Chapter 11
THOMAS
Trouble rode in on a gray gelding with silver on its bridle, making Thomas dislike the rider before the man had spoken a single word.
To be fair, Thomas had disliked Sir Roger Belmaine for years. The feeling had merely ripened with age, like cheese left too long in the sun.
The last of the barley had been brought in yestereve, and for the first time in too many days the yard did not look as if the whole manor waited for the sky to fall.
Men moved with less weight on their shoulders.
Women called to one another as they crossed from kitchen to well, and their voices carried laughter instead of worry.
Even the weather had repented.

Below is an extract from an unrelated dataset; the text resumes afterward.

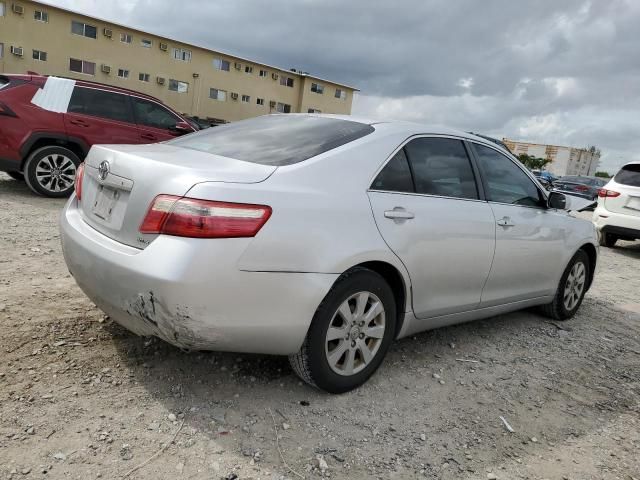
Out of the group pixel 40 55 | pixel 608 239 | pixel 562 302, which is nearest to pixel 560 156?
pixel 40 55

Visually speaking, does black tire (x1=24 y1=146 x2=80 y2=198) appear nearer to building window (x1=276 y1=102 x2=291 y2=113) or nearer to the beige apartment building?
the beige apartment building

The morning shone clean and blue, with a light wind off the Avon stirring the dust and ruffling the hens, who complained as if the Lord had made the breeze for the sole purpose of vexing poultry.
Thomas stood near the east wall with Hob, both of them pretending an argument over stonework wasn’t an excellent way to spend a morning.
“It will hold,” Hob said, squinting at the wall.
“It leans.”
“So do I, and I’m still here.”
“You creak more than the wall.”
“Aye, but no one has asked me to keep the pigs out.”
“They might, if the wall falls.”
Hob scratched his beard, considering. “I’d do better than some.”
Thomas had almost smiled when the watch called from the gate.
“Riders!”
The word moved through the yard like a bucket of cold water thrown over a sleeping man.
Wat froze with a pail in both hands, water slopping over his shoes.
Alyson peered from behind Edith’s skirts, her eyes round as apples.
Walter, crossing the yard with a roll tucked beneath one arm, stopped so abruptly that a chicken ran into his shoe and squawked as if he’d done it on purpose.
Six men rode up the track. Good cloaks. Better horses, with steel at their sides. At the head of them came Sir Roger Belmaine.
Of course he smiled. Men like Belmaine always smiled when they thought they smelled weakness.
Thomas remembered that smile. Belmaine had not been at Blackmere, no matter how freely he spoke of battle in halls where the wine flowed and no man’s boots sank into the blood and the muck.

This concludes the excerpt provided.